Referências sobre fármacos para artrite reumatoide

  1. 1. Fraenkel L, Bathon JM, England BR, et al: 2021 American College of Rheumatology guideline for the treatment of rheumatoid arthritis. Arthritis Rheumatol 73(7):1108-1123, 2021. doi:10.1002/art.41752

  2. 2. Smolen JS, Landewé RBM, Bijlsma JWJ, et al: EULAR recommendations for the management of rheumatoid arthritis with synthetic and biological disease-modifying antirheumatic drugs: 2019 update. Ann Rheum Dis 79(6):685-699, 2020. doi:10.1136/annrheumdis-2019-216655

  3. 3. Sammaritano LR, Bermas BL, Chakravarty EE, et al: 2020 American College of Rheumatology guideline for the management of reproductive health in rheumatic and musculoskeletal diseases. Arthritis Care Res (Hoboken) 72(4):461-488, 2020. doi:10.1002/acr.24130

  4. 4. Goodman SM, Springer BD, Chen AF, et al: 2022 American College of Rheumatology/American Association of Hip and Knee Surgeons guideline for the perioperative management of antirheumatic medication in patients with rheumatic diseases undergoing elective total hip or total knee arthroplasty. Arthritis Care Res (Hoboken) 74(9):1399-1408, 2022. doi:10.1002/acr.24893

  5. 5. Singh JA, Saag KG, Bridges SL Jr, et al: 2015 American College of Rheumatology guideline for the treatment of rheumatoid arthritis. Arthritis Rheumatol 68(1):1-26, 2016. doi:10.1002/art.39480

  6. 6. Ytterberg SR, Bhatt DL, Mikuls TR, et al: Cardiovascular and cancer risk with tofacitinib in rheumatoid arthritis. N Engl J Med 386(4):316-326, 2022. doi:10.1056/NEJMoa2109927

Pontos-chave

  • A artrite reumatoide é uma doença inflamatória sistêmica.

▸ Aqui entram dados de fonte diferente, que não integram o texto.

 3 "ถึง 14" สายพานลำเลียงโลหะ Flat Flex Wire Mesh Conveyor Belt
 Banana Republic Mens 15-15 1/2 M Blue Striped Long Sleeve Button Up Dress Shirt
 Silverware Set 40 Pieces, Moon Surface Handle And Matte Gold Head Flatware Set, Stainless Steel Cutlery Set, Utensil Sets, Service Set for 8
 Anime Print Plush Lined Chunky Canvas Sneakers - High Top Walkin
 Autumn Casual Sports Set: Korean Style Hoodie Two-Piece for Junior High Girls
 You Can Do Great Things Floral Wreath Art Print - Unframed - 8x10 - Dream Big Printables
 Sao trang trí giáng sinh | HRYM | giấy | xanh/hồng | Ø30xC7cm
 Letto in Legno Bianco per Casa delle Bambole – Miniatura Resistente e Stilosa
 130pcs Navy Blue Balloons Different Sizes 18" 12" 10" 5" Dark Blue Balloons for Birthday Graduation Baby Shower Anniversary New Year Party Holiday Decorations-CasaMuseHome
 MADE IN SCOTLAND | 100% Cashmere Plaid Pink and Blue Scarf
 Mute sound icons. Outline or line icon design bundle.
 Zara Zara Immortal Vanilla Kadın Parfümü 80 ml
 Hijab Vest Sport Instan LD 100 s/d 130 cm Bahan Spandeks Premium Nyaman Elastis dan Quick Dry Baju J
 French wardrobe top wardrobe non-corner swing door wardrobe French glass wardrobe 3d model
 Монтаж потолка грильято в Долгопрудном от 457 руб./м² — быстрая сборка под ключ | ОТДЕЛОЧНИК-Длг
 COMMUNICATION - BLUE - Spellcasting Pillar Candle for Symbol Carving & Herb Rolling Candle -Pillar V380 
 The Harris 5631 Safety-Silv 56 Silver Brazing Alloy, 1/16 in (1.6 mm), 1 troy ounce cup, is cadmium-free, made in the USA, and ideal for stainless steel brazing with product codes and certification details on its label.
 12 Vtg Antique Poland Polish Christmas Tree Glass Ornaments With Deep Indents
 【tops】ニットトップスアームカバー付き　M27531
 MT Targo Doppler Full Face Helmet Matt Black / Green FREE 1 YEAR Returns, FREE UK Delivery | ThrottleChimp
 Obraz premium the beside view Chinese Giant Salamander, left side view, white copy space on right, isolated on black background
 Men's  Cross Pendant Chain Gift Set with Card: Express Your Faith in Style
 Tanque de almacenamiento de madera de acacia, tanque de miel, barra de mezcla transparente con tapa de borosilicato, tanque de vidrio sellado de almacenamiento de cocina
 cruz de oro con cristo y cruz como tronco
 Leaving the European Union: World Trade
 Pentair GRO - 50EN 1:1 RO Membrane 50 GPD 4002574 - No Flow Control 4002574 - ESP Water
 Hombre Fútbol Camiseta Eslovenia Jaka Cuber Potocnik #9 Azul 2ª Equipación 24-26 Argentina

  • Sua manifestação mais característica é uma poliartrite simétrica comprometendo as articulações periféricas, como pulsos e articulações metacarpofalângicas e metatarsofalângicas, muitas vezes com sintomas constitucionais.

  • Resultados extra-articulares podem incluir nódulos reumatoides, vasculite, a qual causa úlceras no membro inferior ou mononeurite múltipla, derrames pleurais ou pericárdicos, nódulos pulmonares, infiltrado ou fibrose pulmonar, pericardite, miocardite, linfadenopatia, síndrome de Felty e de Sjögren, escleromalácia e episclerite.

  • Radiografias são úteis, mas o diagnóstico precoce consiste principalmente em reconhecer achados clínicos específicos e demonstrar resultados anormais de exames laboratoriais, incluindo autoanticorpos (fator reumatoide sérico e anticorpo antipeptídeo citrulinado anticíclico) e reagentes de fase celular aguda (velocidade de hemossedimentação ou proteína C reativa). O diagnóstico exige inflamação articular documentada e não deve se basear apenas em testes laboratoriais.

  • A artrite reumatoide diminui a expectativa de vida de 3 a 7 anos (p. ex., por sangramento gastrointestinal, infecção ou doença cardíaca coronariana) e causa deficiência grave em 10% dos pacientes.

  • Tratar quase todos os pacientes de forma agressiva precocemente, sobretudo com fármacos que modificam a atividade da doença.

  • Os fármacos que modificam a atividade da doença são os tradicionais FARMDs (especialmente o metotrexato), agentes biológicos como antagonistas do fator de necrose tumoral (TNF)-alfa ou outros agentes biológicos não TNF e outros imunomoduladores, citotóxicos ou imunossupressores.